Newspaper reports are discussing a new PIL. At the Supreme Court, a bench headed by Chief Justice Altamas Kabir has sent out notices to the ministries of IT, I & B, Home Affairs and to the Internet Service Providers Association of India, based on a petition to look into an anti-pornography law along with a plea to block and ban pornographic sites on the Internet, especially the ones depicting child pornography. The ministries reply is awaited.

The questions which need to be answered:

Does watching adult pornography increase sexual assaults, on women, children, transgenders and men?

How does child pornography differ from adult pornography?

Will banning internet pornography or blocking sites reduce the access to pornography?

Is it possible to prevent the dissemination of pornography on the internet through legislations or by criminalising it?

Sexual assaults are primarily a deviant sexual behaviour, supported by the silence around sexuality, and by social constructs which allow the perpetrator to escape the consequences of his/her action while stigmatising the victim. Sexual assaults are rampant in any patriarchal society where a woman’s sexuality is curtailed by strict social norms and her worth is based on being attached to a single male partner throughout her lifetime. On the other hand, male sexuality as a sign of manhood, is revered and /or feared, and allowed free expression even at the expense of others.

Adult perpetrators of sexual abuse are often found to commit domestic violence, substance abuse or animal abuse, showing the psychodynamics involved especially of power and emotional disconnect from victims. Is this dysfunctional craving to abuse someone weaker than one self fed by pornography? Studies show that almost all abusers have watched pornography, yet studies also show that only a miniscule number of people who watch pornography ever sexually abuse another or try to act it out with an unwilling partner.

More disturbingly, recent studies show that more than 40% of child sexual abusers are juvenile offenders. Their reasons are often experimentation and errors in judgement; they do not realise the extent to which their actions affect their victims. The juvenile’s knowledge of sexual acts in a society where speaking about sex is taboo, is definitely fueled by exposure to the media, whether sexually titillating advertisements, ‘item numbers’ in movies, or pornography. Which should we ban, just one or all? And again, the juvenile’s attitude to respect for personal boundaries and upholding the dignity of another is derived directly from the attitudes of the adults around him or her.

Adult pornography is a thriving business, presumably filmed by adults using consenting adults (in most cases) who are paid to act out fantasies for the pleasure of frustrated adults in a sexually repressed society. Similar to attitudes towards sex workers, it creates an apparent feeling of revulsion. As behaviour it is socially questionable, but is it criminal?

Child pornography on the other hand is irrevocably a crime, using a child for the sexual gratification of viewers, forcing a child to participate in an act for which the child is emotionally and developmentally unprepared, causing permanent damage to the victim. Traumatic sexualisation, helplessness, and a lasting sense of shame and guilt is the common result. The effects of this child sexual abuse is life long and cascades through generations by resulting in dysfunctional adults. Those who produce child pornography are certainly criminals, but no less than those who watch it. Both need legal action and punishment.
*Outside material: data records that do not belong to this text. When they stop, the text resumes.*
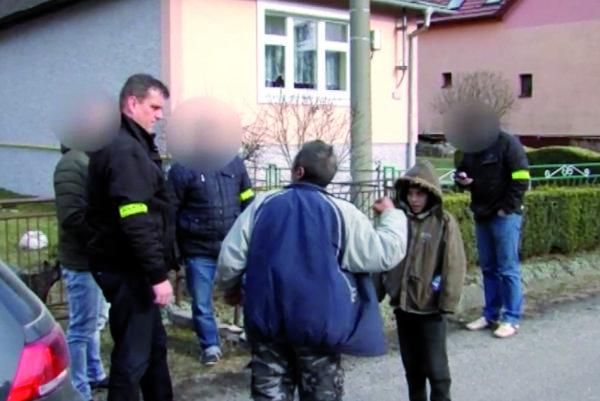 Vyšetrovanie.Polícia si vypočula napadnutých, útočníkov hľadali vosade.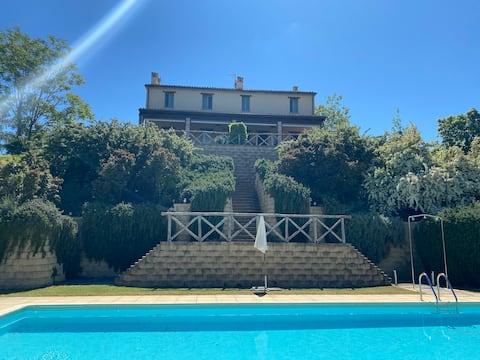 Appartamento con piscina vicino al mare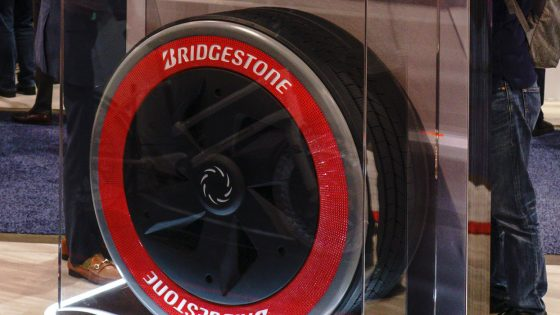 Bridgestone-air-free-commercial-tire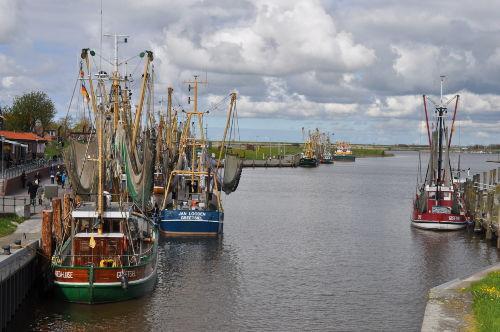 Der Krabbenfischer-Hafen in Greetsiel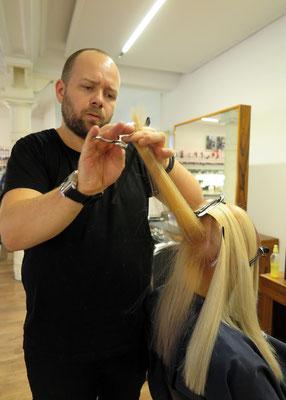 ... unser Team stimmt seine Haarschnitte ...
The final question is not the number of laws or the quantum of punishment which may act as a deterrent to the crime but the certainty and speed of punishment. In this area, our Indian legal systems have failed the common people again and again. Will it be possible to ban all internet pornography, or will the ban allow only the rich and powerful to access it with immunity and create a new moneyspinner, a black market in pornography, controlled by politically blessed mafia? Will the laws be used to harass a painter or a web-designer or a graphic artist who perceives the human body as naturally beautiful and depicts it as such? Who will decide what constitutes as art, sexuality education or pornography?

How will legal safeguards prevent misuse of the law for petty political and religious gains like in cases of Khushboo in Chennai, two girls on the internet in Thane, a girl’s band in Kashmir, a professor in West Bengal, a youth health advocacy group in Himachal Pradesh and countless journalists, writers and activists who voice their opinions against any violation of human rights online. Will an anti-pornography law be used to gag such voices?

 


  ABOUT THE AUTHOR
Dr. Shaibya Saldanha is the co-founder of Enfold Trust (http://www.enfoldindia.org/) in Bangalore, who has conducted several workshops with children and young adults on gender and sexuality. more

   FOLLOW US

   SUBSCRIBE TO OUR NEWSLETTER
  Top Stories on TA






  Top Stories in LIFESTYLE






   Get stories like this in your inbox

  ABOUT THE AUTHOR
Dr. Shaibya Saldanha is the co-founder of Enfold Trust (http://www.enfoldindia.org/) in Bangalore, who has conducted several workshops with children and young adults on gender and sexuality. more

Discuss this article on Facebook

  • SSoz

    It may be interesting to compare the extent of sexual crimes in more gender equal societies and where sexuality is not coerced to be clandestine. Going by trends from countries like Netherlands, where sexual activity is promoted by the state, or the usual western democracies where pornography is largely consensual, it seems that the proliferation of pornography is an effect rather than cause. Would this article be followed by a more prescriptive piece?

  • Lalit Desai

    And what about the soft pornography
    / masala content like bikini pictures, wardrobe malfunction, cleavage pictures
    of actresses which we can access through glorified mainstream websites/media
    like facebook, youtube,indiatimes,yahoo,daily motion etc. ? Is it illegal to watch any porn through these sources ? Or these media are illegal ?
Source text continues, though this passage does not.